*** Opening of Data ***
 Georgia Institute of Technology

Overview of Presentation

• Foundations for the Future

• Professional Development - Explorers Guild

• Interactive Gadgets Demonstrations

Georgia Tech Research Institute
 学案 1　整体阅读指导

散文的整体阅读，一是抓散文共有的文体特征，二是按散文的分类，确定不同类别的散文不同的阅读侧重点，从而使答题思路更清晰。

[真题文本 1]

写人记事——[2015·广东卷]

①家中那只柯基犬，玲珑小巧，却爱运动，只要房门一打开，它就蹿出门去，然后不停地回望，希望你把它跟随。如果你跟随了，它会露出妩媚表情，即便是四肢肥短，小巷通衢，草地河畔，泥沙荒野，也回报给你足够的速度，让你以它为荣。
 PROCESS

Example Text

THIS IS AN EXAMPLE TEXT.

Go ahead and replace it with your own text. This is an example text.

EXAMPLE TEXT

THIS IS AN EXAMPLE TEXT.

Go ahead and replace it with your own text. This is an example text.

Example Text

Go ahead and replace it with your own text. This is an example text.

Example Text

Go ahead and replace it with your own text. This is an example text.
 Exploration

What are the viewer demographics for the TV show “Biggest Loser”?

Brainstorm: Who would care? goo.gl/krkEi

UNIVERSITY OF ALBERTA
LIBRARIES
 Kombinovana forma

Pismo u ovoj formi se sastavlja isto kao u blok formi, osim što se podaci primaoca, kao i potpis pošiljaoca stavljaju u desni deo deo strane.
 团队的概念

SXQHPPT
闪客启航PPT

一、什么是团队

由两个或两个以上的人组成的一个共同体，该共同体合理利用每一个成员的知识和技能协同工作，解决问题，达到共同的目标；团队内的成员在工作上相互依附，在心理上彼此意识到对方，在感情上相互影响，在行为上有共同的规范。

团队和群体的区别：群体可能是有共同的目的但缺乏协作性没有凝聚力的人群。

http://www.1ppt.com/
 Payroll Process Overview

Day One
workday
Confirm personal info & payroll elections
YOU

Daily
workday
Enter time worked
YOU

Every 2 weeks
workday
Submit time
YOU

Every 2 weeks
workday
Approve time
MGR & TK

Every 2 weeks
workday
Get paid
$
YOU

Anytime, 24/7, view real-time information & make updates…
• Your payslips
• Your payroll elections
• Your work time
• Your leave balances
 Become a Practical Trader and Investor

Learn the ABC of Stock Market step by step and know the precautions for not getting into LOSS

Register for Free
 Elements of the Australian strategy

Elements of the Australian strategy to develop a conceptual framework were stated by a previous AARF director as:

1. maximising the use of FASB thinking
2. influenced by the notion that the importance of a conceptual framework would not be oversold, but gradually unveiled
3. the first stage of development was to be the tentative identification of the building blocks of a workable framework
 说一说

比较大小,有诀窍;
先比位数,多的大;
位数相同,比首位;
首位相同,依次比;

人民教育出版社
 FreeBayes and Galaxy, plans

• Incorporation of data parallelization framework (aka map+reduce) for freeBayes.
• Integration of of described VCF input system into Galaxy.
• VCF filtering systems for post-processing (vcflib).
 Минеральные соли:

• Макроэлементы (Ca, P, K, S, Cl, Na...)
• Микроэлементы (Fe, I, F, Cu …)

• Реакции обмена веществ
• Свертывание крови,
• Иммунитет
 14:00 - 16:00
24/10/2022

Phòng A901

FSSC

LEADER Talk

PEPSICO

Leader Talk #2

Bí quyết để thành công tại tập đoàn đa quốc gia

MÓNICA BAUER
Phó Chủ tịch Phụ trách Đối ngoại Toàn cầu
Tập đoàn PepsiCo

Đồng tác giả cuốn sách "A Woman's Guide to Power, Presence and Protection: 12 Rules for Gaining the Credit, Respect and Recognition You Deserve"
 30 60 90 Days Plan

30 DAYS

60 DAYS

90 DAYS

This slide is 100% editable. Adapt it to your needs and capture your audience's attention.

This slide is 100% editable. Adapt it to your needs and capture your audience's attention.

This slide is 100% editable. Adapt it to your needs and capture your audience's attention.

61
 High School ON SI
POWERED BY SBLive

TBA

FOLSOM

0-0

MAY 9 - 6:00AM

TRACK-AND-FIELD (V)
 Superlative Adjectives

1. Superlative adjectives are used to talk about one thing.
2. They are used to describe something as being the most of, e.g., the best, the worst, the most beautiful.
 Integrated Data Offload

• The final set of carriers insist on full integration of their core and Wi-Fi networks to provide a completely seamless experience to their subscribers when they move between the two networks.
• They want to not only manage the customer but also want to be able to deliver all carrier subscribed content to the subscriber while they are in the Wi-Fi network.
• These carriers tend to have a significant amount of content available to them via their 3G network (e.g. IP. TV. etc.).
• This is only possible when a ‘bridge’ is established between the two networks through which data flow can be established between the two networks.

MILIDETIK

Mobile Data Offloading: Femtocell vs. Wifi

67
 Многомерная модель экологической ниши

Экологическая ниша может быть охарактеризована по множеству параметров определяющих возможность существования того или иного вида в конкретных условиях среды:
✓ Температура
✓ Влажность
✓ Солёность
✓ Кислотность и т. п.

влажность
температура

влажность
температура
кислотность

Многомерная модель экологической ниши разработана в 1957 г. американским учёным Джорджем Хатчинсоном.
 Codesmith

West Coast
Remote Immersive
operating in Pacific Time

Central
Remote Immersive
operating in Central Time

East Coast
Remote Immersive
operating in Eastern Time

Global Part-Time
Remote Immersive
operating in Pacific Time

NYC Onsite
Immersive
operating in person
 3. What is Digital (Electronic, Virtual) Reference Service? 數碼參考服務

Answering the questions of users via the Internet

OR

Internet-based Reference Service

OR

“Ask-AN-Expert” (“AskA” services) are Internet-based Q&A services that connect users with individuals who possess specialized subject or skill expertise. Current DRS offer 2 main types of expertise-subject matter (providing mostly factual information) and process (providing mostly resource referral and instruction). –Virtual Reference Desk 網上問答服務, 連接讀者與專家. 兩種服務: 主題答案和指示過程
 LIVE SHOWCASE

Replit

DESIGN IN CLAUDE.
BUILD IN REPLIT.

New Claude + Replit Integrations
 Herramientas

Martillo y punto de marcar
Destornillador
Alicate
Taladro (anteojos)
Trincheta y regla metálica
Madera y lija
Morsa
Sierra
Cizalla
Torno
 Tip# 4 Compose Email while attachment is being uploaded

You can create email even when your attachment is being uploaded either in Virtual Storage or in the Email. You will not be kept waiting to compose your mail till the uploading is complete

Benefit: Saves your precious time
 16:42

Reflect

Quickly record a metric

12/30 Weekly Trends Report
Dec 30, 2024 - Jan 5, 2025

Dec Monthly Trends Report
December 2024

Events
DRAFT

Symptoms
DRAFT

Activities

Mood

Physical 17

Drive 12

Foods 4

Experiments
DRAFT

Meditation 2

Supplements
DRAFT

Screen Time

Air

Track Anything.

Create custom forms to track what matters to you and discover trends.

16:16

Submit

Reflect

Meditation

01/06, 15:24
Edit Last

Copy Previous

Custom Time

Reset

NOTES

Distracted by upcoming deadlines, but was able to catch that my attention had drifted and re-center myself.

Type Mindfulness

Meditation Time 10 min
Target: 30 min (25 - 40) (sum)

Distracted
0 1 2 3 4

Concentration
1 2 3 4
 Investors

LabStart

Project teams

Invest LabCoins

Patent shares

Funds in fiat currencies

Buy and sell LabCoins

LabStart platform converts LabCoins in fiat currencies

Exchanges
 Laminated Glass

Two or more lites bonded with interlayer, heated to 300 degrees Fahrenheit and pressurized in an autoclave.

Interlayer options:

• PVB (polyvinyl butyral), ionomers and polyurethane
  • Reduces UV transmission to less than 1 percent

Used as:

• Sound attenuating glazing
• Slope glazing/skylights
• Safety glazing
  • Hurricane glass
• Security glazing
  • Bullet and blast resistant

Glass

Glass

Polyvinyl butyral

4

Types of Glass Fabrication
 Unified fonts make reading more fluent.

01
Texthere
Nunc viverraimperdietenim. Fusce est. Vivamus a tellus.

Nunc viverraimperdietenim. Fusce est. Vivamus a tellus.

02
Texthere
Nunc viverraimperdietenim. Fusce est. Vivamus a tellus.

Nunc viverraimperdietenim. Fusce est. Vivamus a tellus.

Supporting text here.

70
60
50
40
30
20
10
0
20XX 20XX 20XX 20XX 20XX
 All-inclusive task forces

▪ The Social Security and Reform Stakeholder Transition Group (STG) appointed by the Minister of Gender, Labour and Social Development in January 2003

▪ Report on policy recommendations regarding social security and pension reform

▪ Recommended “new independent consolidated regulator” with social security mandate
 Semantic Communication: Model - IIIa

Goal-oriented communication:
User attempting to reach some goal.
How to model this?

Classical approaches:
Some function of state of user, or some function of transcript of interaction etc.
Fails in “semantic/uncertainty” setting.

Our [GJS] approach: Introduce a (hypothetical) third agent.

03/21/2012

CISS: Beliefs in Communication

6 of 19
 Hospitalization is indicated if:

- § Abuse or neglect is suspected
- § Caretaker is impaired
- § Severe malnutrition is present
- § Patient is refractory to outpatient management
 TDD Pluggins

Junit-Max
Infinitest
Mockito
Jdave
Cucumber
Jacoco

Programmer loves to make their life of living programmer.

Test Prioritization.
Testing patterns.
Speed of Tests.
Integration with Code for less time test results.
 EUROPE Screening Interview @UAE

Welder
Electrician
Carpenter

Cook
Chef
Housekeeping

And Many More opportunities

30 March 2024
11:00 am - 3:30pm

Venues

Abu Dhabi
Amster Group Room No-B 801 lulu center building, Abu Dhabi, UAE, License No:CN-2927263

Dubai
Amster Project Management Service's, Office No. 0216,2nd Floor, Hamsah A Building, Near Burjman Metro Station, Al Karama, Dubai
*** Close of Data ***
**Your goal**
Among the entries above, copy exactly only the lines starting with the one containing "Custom Time" and going through the one containing "Funds in fiat currencies", both ends included.

**Task output**
Custom Time

Reset

NOTES

Distracted by upcoming deadlines, but was able to catch that my attention had drifted and re-center myself.

Type Mindfulness

Meditation Time 10 min
Target: 30 min (25 - 40) (sum)

Distracted
0 1 2 3 4

Concentration
1 2 3 4
 Investors

LabStart

Project teams

Invest LabCoins

Patent shares

Funds in fiat currencies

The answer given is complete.